▶ _INSTRUÇÕES DA TAREFA_
Reescreva em forma de lista o parágrafo do texto sobre as Meditações iniciado por "Meditações, compreende uma série", preservando seus fatos principais.

▶ _DOCUMENTO_
####

Alguns dos pensamentos da obra “Meditações”, de Marco Aurélio

Obra: "Antique Capriccio with the Statue of Marcus Aurelius" (1784), por Hubert Robert (1733 - 1808).

*Meditações, compreende uma série de reflexões pessoais do
antigo imperador de Roma, Marco Aurélio (121 d.C. – 180 d.C.). É considerada uma das principais
obras filosóficas estoicas. Os escritos não foram concebidos para publicação; consistem em notas cujo
objetivo, ao longo de sua vida e principalmente durante o período em que dirigiu Roma (entre 161 e 180),
era claramente seu autoaperfeiçoamento.



Ainda que pudesses viver três mil anos e outras tantas vezes dez mil, ainda assim lembra-te de que ninguém perde outra vida além da que vive, nem vive outra além da que perde. Consequentemente, o mais longo e o mais curto confluem em um mesmo ponto. O presente, de fato, é igual para todos; o que se perde é também igual, e o que se separa é, evidentemente, um simples instante. Assim, nem o passado nem o futuro podem ser perdidos, porque, o que não se tem, como alguém nos poderia tirar? Tenha sempre presente, portanto, essas duas coisas: uma, que tudo, desde sempre, se apresenta de forma igual e descreve os mesmos círculos, e nada importa que se contemple a mesma coisa durante cem anos, duzentos ou um tempo indefinido; a outras, que o que viveu mais tempo e o que morrerá mais prematuramente, sofrem perda idêntica. Porque somente podemos ser privados do presente, posto que possuímos apenas o presente, e o que não se possui, não se pode perder.


Livro II, pensamento 14,
Meditações, Editora Kiron (ISBN 978-85-8113-030-9).

####

▶ _ITENS FORNECIDOS_

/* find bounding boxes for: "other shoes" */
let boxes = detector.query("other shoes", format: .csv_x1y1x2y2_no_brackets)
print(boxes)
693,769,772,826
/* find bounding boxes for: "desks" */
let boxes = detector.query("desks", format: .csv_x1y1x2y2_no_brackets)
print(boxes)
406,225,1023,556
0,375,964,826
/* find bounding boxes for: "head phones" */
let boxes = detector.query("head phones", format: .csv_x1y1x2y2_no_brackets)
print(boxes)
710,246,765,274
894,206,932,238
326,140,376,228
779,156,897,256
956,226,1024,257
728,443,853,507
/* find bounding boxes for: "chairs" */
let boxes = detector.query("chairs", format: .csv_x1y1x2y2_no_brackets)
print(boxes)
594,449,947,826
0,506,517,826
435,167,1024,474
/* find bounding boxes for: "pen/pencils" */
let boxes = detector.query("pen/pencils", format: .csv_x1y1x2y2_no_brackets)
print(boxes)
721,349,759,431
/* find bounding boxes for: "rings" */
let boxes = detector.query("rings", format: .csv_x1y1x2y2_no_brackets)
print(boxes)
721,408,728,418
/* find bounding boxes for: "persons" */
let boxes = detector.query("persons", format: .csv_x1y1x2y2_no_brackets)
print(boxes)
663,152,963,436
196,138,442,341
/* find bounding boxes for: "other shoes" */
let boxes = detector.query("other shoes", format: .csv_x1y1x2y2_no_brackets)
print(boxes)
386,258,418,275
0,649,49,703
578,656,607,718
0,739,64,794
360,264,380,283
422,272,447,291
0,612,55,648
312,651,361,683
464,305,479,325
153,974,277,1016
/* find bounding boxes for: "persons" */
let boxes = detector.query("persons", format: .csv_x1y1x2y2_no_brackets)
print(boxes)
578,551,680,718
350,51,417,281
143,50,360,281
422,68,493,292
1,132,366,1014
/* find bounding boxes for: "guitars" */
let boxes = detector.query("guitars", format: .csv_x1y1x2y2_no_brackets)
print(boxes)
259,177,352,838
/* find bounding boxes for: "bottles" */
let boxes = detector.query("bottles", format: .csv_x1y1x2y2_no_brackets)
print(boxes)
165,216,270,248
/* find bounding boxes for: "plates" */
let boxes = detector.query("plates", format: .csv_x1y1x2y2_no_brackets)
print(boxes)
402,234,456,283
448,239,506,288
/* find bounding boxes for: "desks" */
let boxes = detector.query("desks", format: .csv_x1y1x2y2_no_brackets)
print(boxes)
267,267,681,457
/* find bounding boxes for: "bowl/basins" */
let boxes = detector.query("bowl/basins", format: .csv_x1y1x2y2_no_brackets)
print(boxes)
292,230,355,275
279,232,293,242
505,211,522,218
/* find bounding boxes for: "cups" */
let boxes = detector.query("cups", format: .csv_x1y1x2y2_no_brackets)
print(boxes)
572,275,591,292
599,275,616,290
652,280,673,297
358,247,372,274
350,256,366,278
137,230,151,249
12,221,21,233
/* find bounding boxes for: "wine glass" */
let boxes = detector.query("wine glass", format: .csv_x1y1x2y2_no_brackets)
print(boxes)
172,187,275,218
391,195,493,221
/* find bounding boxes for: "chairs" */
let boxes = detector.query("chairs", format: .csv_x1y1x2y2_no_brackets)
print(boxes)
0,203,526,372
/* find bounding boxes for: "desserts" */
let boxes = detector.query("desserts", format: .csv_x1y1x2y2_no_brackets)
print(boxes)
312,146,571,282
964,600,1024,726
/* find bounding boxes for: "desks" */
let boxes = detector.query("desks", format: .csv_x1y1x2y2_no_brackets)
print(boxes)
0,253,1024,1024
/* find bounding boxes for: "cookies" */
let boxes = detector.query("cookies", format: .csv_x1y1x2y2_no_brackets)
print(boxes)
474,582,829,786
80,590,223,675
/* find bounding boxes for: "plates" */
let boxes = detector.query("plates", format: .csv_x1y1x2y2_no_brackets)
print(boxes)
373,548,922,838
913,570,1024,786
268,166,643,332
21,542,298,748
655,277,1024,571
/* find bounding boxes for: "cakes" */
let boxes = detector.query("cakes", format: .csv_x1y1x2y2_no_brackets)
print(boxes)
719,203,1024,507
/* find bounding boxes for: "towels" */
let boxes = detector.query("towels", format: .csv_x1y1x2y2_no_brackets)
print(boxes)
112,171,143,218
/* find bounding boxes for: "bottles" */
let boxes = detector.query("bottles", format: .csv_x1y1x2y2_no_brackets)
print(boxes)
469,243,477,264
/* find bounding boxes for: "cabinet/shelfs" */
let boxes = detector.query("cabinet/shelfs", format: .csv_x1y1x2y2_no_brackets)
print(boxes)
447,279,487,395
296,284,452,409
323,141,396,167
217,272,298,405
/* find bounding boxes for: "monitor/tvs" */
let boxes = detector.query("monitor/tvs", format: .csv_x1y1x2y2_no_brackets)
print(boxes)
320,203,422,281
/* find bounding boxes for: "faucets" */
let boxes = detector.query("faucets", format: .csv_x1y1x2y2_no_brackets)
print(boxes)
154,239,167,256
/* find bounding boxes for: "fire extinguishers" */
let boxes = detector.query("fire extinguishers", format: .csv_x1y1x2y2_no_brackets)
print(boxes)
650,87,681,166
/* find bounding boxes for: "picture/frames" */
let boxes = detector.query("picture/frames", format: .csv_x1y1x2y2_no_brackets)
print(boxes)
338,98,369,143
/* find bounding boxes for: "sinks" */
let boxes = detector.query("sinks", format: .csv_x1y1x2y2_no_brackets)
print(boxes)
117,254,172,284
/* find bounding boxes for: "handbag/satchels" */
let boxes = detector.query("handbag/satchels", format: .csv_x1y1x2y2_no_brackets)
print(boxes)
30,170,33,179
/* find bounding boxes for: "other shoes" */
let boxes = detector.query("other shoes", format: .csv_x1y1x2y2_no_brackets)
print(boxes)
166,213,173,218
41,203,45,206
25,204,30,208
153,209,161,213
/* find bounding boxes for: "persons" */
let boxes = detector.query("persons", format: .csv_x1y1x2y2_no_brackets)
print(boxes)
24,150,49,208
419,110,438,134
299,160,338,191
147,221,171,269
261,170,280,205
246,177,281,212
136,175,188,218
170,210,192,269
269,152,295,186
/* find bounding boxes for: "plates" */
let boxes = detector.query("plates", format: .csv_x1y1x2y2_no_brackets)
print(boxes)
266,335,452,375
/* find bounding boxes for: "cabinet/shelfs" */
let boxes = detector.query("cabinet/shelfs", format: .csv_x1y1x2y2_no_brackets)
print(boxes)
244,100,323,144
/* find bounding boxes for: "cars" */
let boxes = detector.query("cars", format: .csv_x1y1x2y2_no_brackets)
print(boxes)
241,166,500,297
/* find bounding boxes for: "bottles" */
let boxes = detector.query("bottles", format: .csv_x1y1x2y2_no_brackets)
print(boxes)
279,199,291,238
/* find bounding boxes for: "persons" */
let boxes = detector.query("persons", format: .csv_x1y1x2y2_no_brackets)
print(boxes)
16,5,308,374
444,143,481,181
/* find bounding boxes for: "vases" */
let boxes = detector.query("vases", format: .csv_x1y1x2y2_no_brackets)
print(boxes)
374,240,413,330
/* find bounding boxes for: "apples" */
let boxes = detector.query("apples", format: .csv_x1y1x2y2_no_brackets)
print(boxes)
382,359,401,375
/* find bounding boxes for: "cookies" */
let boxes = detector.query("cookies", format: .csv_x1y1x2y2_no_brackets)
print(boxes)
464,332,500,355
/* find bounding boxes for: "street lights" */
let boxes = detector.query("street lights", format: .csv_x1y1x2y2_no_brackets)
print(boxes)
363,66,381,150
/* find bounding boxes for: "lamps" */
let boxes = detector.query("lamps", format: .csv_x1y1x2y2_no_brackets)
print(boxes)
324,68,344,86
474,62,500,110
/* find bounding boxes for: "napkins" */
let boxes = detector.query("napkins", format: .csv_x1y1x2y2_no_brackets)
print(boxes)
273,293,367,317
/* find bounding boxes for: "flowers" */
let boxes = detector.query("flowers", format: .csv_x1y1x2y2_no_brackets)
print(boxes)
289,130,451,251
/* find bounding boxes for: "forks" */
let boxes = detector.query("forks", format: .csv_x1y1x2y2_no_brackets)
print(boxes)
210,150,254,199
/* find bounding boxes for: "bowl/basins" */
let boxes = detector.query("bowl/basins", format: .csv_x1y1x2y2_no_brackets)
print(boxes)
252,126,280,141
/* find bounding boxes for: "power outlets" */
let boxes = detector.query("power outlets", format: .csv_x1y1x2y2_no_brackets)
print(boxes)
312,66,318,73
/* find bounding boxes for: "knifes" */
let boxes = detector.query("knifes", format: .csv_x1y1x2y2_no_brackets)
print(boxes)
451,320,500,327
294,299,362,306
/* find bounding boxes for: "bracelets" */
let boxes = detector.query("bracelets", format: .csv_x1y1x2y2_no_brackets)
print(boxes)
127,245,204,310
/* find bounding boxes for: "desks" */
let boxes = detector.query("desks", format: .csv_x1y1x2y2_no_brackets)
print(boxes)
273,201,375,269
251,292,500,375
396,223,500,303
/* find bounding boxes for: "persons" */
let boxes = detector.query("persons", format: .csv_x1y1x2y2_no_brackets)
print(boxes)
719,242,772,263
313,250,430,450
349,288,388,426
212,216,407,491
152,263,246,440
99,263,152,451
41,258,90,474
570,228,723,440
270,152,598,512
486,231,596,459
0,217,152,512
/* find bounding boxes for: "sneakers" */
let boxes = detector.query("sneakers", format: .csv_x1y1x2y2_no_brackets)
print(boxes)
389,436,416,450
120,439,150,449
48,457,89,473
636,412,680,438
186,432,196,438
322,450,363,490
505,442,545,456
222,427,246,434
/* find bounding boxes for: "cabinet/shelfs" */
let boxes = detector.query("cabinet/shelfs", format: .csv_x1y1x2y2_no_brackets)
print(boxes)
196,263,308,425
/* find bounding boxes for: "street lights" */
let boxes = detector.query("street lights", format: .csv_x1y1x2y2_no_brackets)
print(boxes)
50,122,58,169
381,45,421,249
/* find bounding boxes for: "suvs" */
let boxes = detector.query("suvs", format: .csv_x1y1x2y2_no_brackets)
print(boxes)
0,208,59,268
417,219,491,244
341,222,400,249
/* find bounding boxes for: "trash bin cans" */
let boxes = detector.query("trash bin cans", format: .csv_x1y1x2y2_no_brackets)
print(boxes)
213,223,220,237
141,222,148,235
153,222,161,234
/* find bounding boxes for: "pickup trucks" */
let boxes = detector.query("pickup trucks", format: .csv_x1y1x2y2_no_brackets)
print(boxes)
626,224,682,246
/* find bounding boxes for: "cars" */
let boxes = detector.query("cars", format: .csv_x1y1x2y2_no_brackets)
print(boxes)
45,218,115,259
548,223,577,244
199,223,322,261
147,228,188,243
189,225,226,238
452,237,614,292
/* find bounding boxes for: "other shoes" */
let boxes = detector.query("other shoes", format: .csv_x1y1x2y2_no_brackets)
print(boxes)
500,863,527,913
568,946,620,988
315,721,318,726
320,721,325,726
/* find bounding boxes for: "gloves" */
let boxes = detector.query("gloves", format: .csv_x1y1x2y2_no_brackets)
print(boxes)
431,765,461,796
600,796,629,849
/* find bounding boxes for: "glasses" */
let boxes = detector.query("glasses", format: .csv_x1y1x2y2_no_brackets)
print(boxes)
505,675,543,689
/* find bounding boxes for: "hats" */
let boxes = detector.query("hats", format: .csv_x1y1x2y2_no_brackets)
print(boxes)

####

▶ _RESOLUÇÃO PROPOSTA_
- A obra reúne reflexões pessoais de Marco Aurélio, antigo imperador de Roma (121 d.C. – 180 d.C.).
- É considerada uma das principais obras filosóficas estoicas.
- Os escritos não foram concebidos para publicação. São notas voltadas ao autoaperfeiçoamento do autor ao longo de sua vida, sobretudo no período em que dirigiu Roma (entre 161 e 180).